London, 17 August – Following the imposition of the first round of US sanctions on Iran, there is little evidence of either side changing its stance, which means that the second round of sanctions (this time targeting Iran’s oil exports) will likely go ahead in November and create a much bigger impact on the Iranian economy.

Indeed, Donald Trump has already made clear that he wants all of Iran’s oil exports reduced to zero by November 5, when sanctions would take place.

Any buyers that are granted sanctions waivers by the US (and Trump has so far denied that any will be given out) will still have to make sweeping cut to their Iranian oil and gas imports.

Even though Europe is opposing these sanctions (and Trump’s withdrawal from the nuclear deal), it is not politicians that will be making the decision on these imports.

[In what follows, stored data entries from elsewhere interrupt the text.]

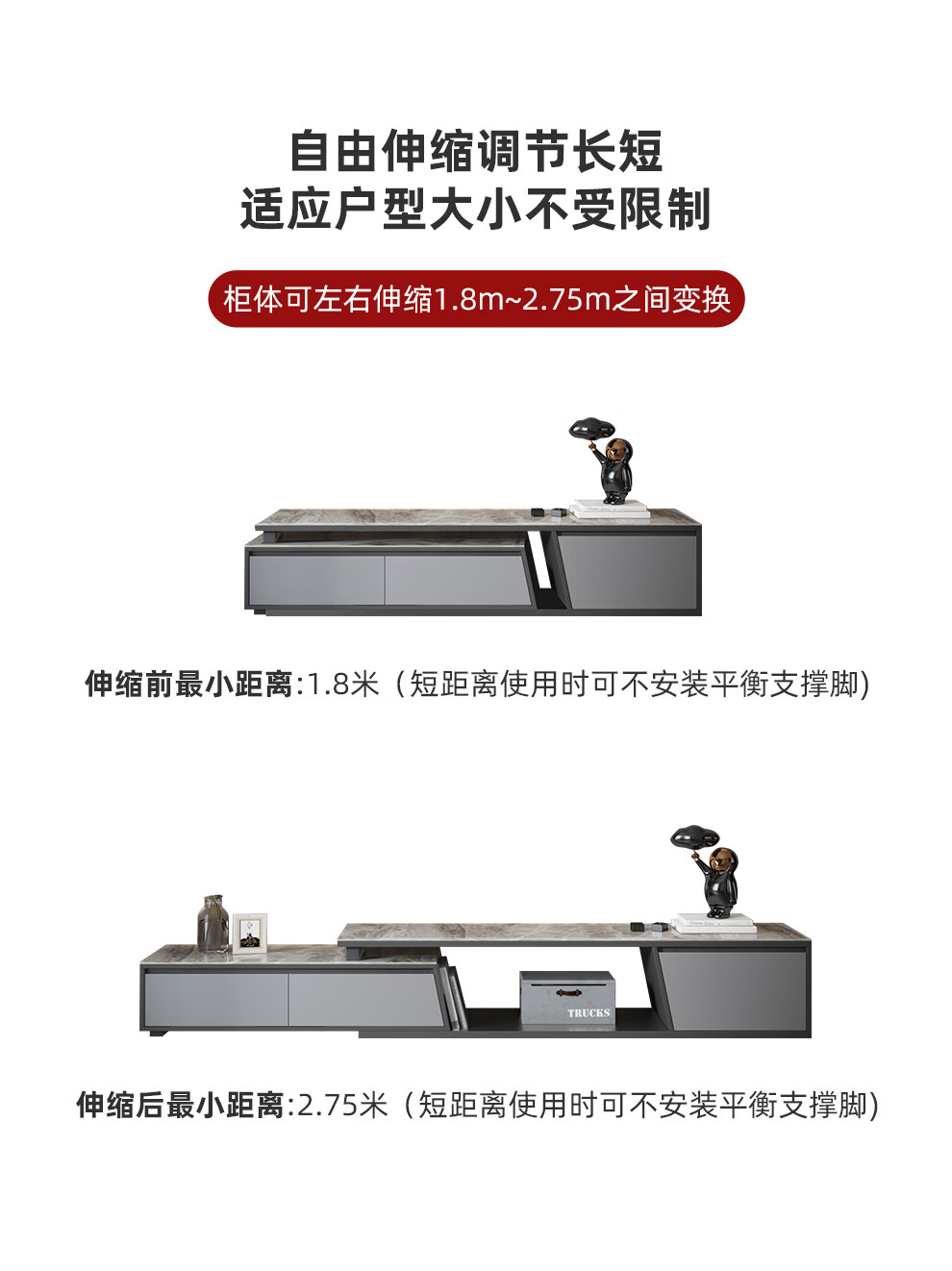 自由伸缩调节长短
适应户型大小不受限制

柜体可左右伸缩1.8m~2.75m之间变换

伸缩前最小距离:1.8米（短距离使用时可不安装平衡支撑脚)

TRUCKS

伸缩后最小距离:2.75米（短距离使用时可不安装平衡支撑脚)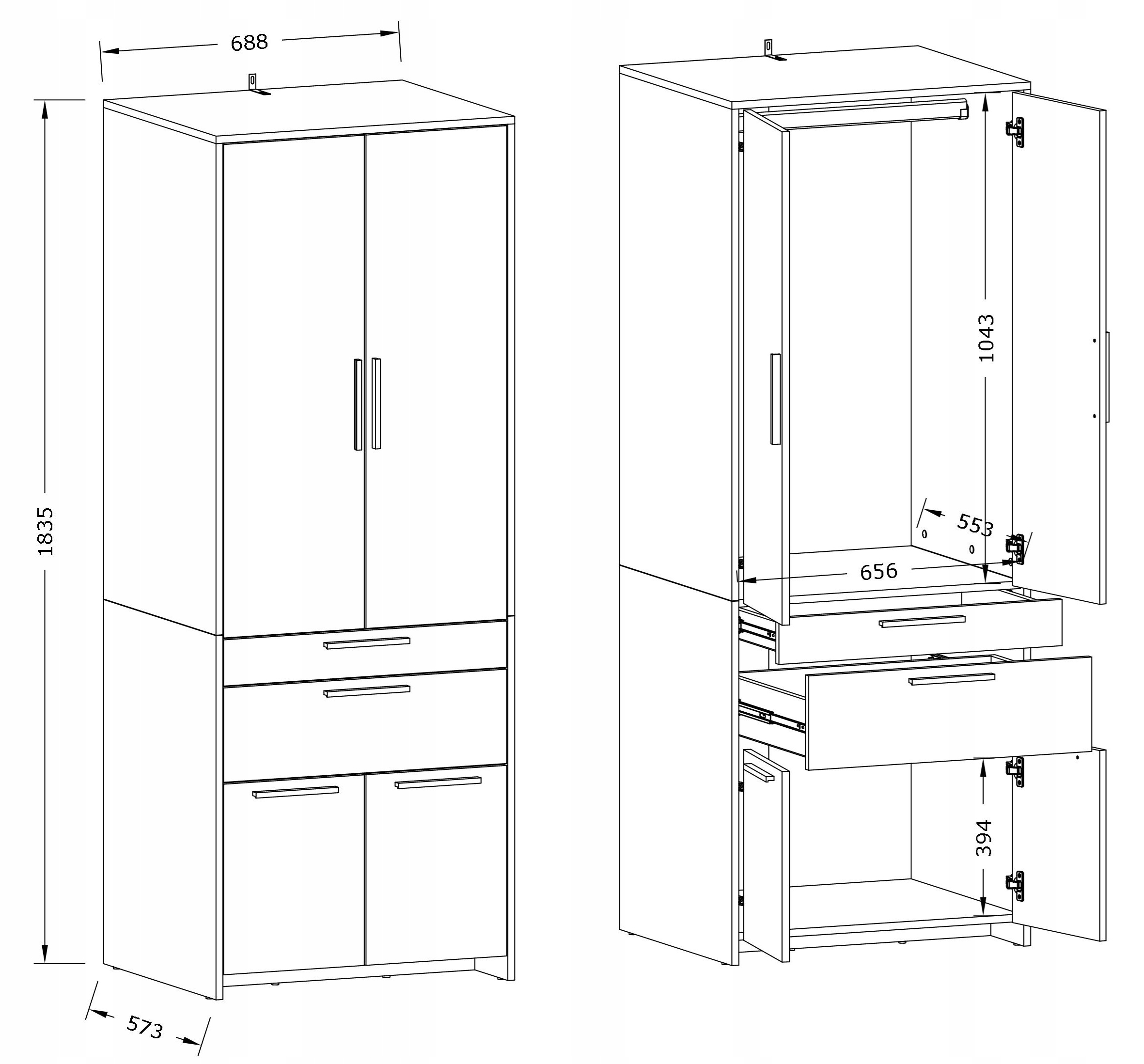 688

1835

573

1043

553

656

394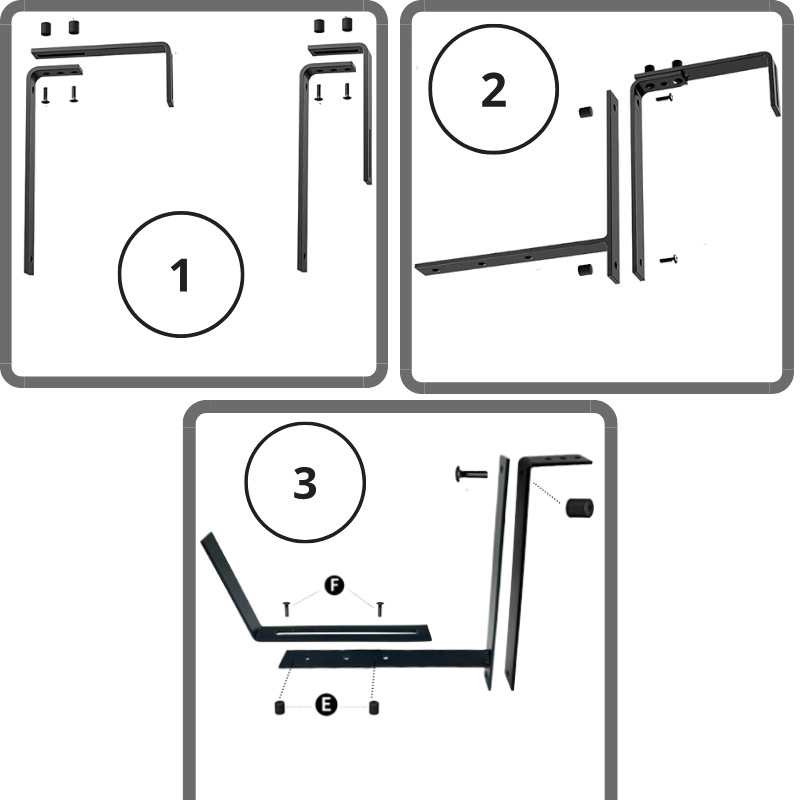 1

2

3

F

E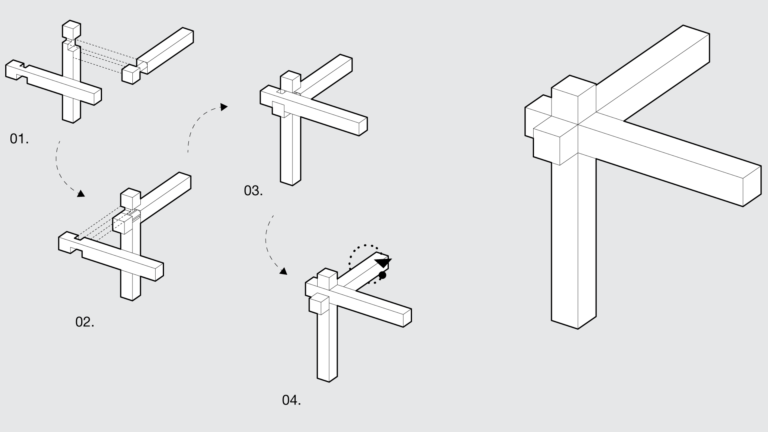 01.

02.

03.

04.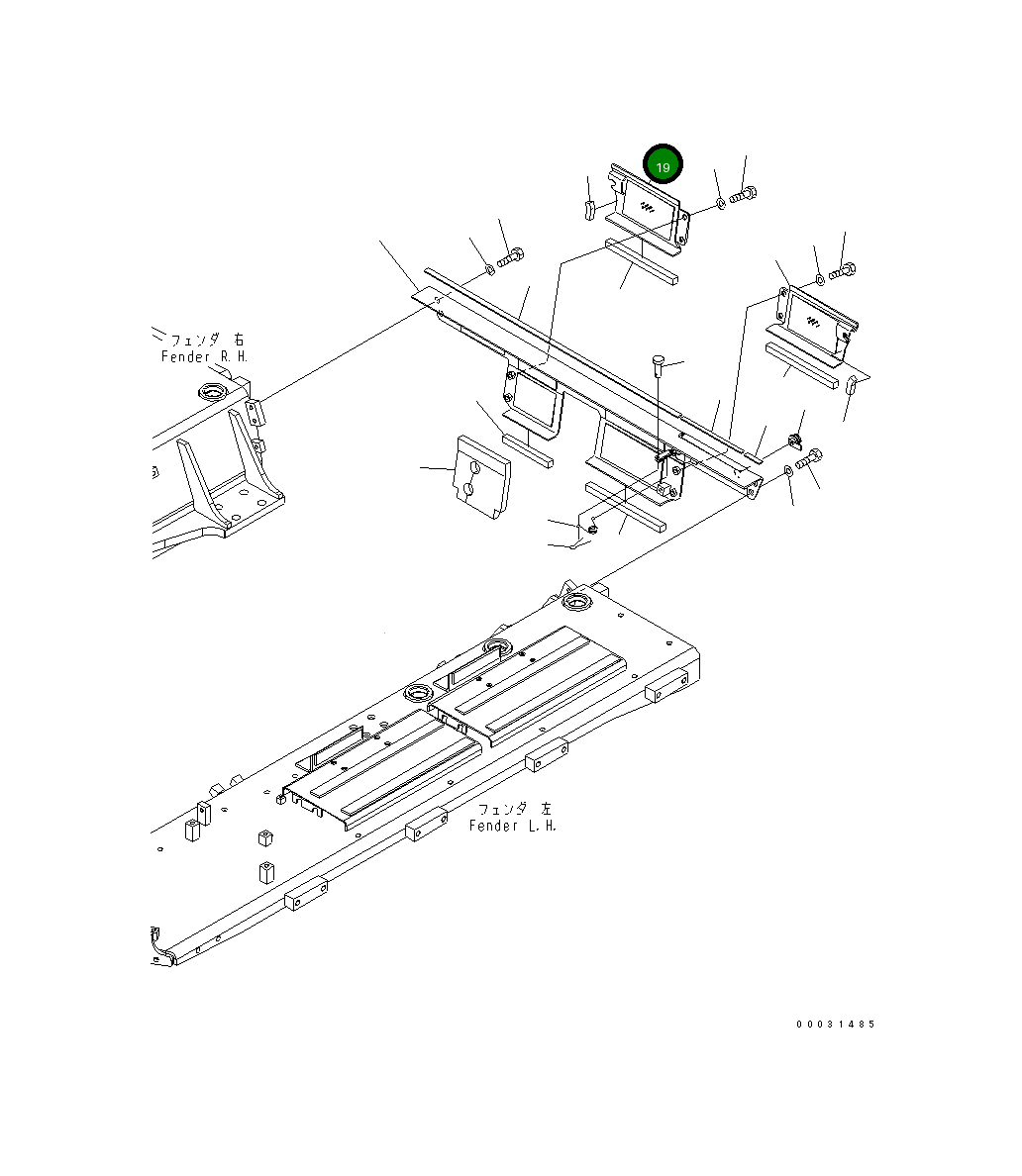 19

フェンダ 右
Fender R.H.

フェンダ 左
Fender L.H.

00031485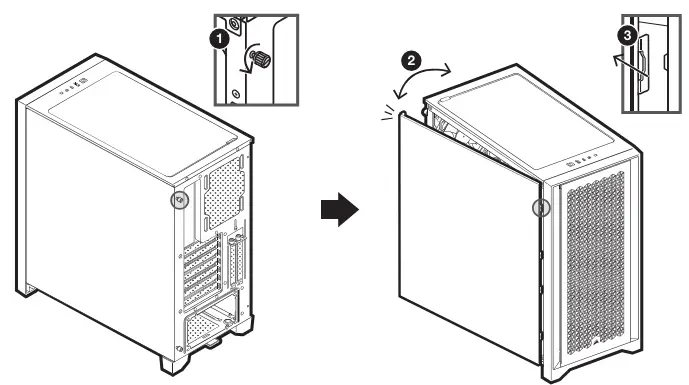 1

2

3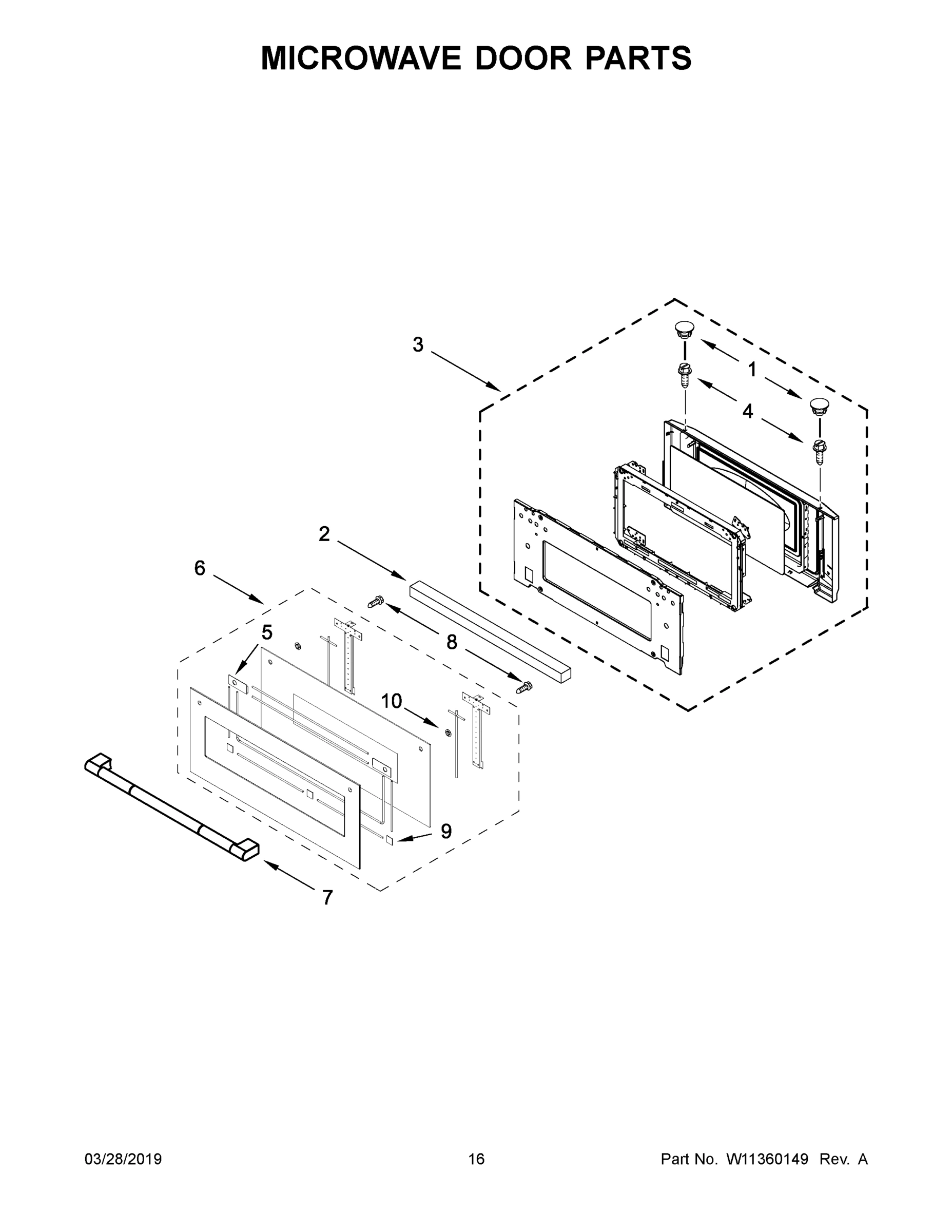 MICROWAVE DOOR PARTS

3

1

4

2

6

5

8

10

9

7

03/28/2019

16

Part No. W11360149 Rev. A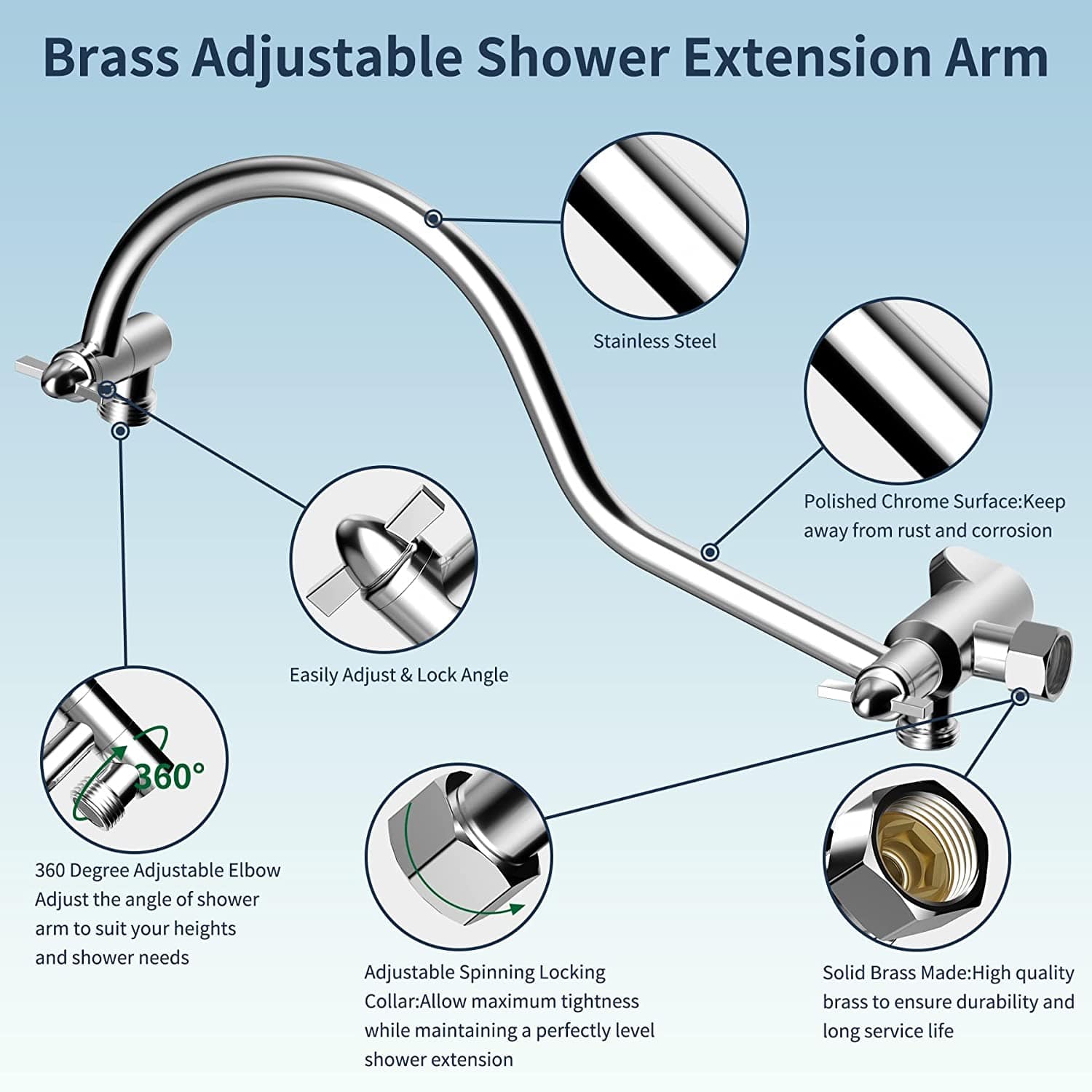 Brass Adjustable Shower Extension Arm

Stainless Steel

Polished Chrome Surface:Keep away from rust and corrosion

Easily Adjust & Lock Angle

360°

360 Degree Adjustable Elbow Adjust the angle of shower arm to suit your heights and shower needs

Adjustable Spinning Locking Collar:Allow maximum tightness while maintaining a perfectly level shower extension

Solid Brass Made:High quality brass to ensure durability and long service life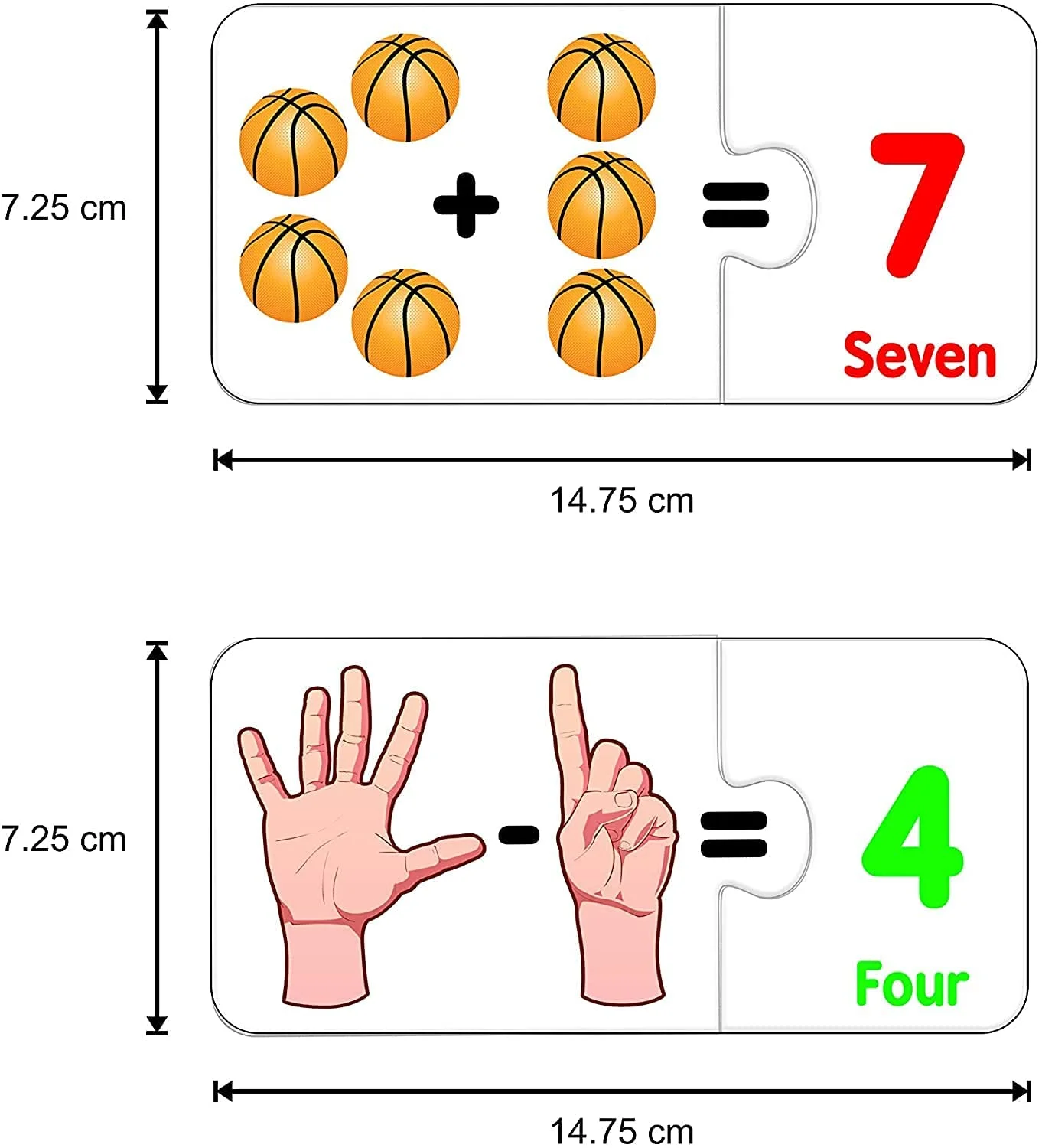 7.25 cm

+ =

7

Seven

14.75 cm

7.25 cm

- =

4

Four

14.75 cm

Energy companies are the main importers of Iran’s oil and gas and they certainly don’t want to deal with the threat of exclusion from the US financial system.

What would the loss of Iranian oil exports look like?

Well, we can already see in part. Crude and condensate exports from Iran were already down 15% (430,000 barrels a day) in July from their April levels, which was the month before Trump withdrew from the 2015 nuclear deal and kicked off the sanctions process. In July, the first round of sanctions hadn’t even come into effect.

In Europe alone, Royal Dutch Shell Plc and Total SA have stopped buying Iranian oil altogether and Total have made plans to pull out of development of a gas field. By July, Iran’s crude exports to the EU were down by 41% (or 220,000 barrels), compared with April. This could well drop to zero by November.

A similar split is evident in Turkey, where

Economy Minister Nihat Zeybekci denied that US sanctions would affect imports, but imports of Iranian crude by Tupras Turkiye Petrol Rafinerileri AS are still down 45% since April.

South Korea also stopped buying crude and condensate from Iran in June, citing US sanctions, which is critical as Korea was the purchaser for over 50% of shipments in the 12 months prior to that date.

The United Arab Emirates’ National Oil Company also appears to have stopped buying Iranian oil and are now sourcing their supply from Algeria, Equatorial Guinea, the US and the Russian Arctic.

Japan is also likely to abide by US sanctions and their modest imports are likely to fall to zero by November.

Only India and China have not yet made moves to cut their purchases. In fact, India has increased their imports and is stockpiling them, but this is likely to be a short-lived measure taken because of anticipated shortages.

China’s imports rose some 14% (or 105,000 barrels a day) between April and July, but this is also likely to fall given that US crude is now more accessible to the Chinese market.

It looks like Iran’s oil exports will soon fall, and with that, the Iranian economy.